Here are the usual suspects:
*Anthurium (Anthurium species): leaves cause severe burning in mouth and skin irritation
*Arrowhead Plant (Syngonium podoghyllum): sap is toxic and can cause skin irritation
*Asparagus Fern (Asparagus densiflorus): poisonous berries
*Croton (Codiaeum): poisonous sap
*Crown of Thorns (Euphorbia milil): sap causes irritation in mouth eyes
*Cyclamen (Cyclamen species): tuberous rhizomes (roots) contain the toxin cyclamine
*Dumb Cane (Dieffenbachia): sap causes painful swelling of mouth and throat, as well as vocal loss if eaten
*English Ivy (Hedera helix): leaves are poisonous if eaten, sap can cause skin rash
*Peace Lily ( Spathiphyllum): sap causes severe burning in mouth and skin irritation
*Philodendron (Philodendron species): can cause skin irritation
*Pothos (Epipremnum aureum): non-lethal, but causes burning sensation in mouth
*Sago Palm (Cycas revoluta): all parts are poisonous; the seeds contain the highest amount of toxin
*Schefflera (Schefflera species): can cause burning in mouth; skin irritation
*Swiss Cheese Plant (Monstera deliciosa): leaves cause severe burning in mouth if eaten
*ZZ Plant (Zamioculcas Zamilfolia): all parts are poisonous
You may also be interested in around the holidays..
*Poinsettia (Euphorbia pulcherrima): is not toxic, but I wouldn’t recommend eating it either (it can irritate your stomach). Poinsettia got a bad reputation because it belongs to the Euphorbia family known for its poisonous plants. So this holiday favorite has been unfairly blamed for the bad habits of its family members.

Scientific Data Supporting the Use of Indoor Plants

* A recent study by Dr. Lohr from Washington State University found that the subjects were 12% more productive when they worked in an environment with indoor plants versus no plants.

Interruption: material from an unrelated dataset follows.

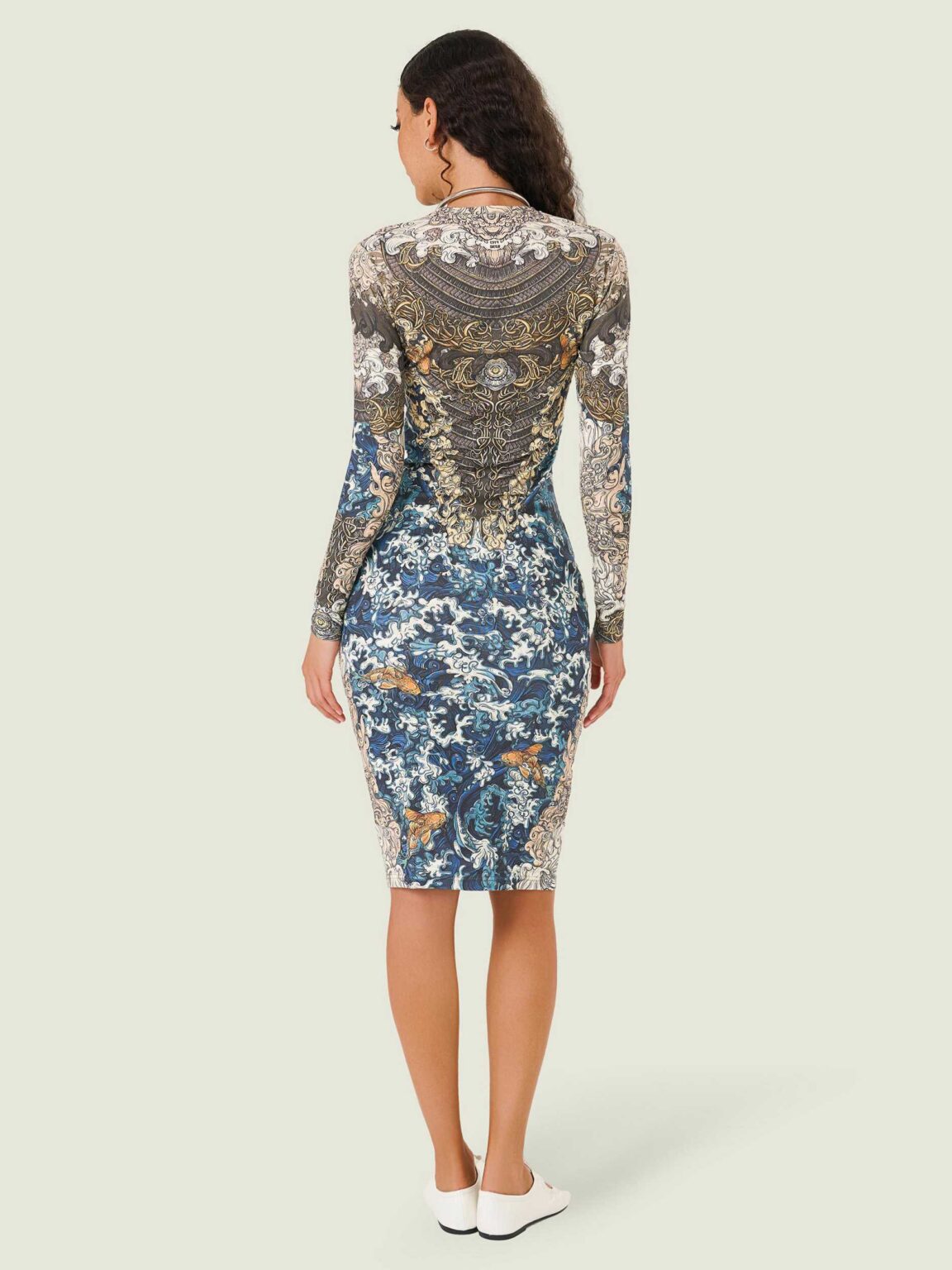 akita-samurai-blue-platie-katalog (4)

* Researchers at the Agricultural University of Oslo found that subjects that worked in a building with indoor plants reported 20% less fatigue, 30% less headaches, 30% less sore/dry throats, 40% less coughs, and 25% less dry facial skin than subjects working in a building without indoor plants.

* Plant-filled rooms were found to contain 50-60% fewer disease causing airborne mold and bacteria than rooms without plants according to Bio-Safe Incorporated.

* An 8-month study completed by researchers at Texas A&M found that the subjects working in a building with indoor plants generated 15% more ideas (measure of innovation) than those subjects that worked in a building without plants.

* the subjects in a study directed by Fengel et al. in 1990 rated the retail products on display 30% more favorably and were willing to pay 12% more for goods in an environment with plants than an environment without plants.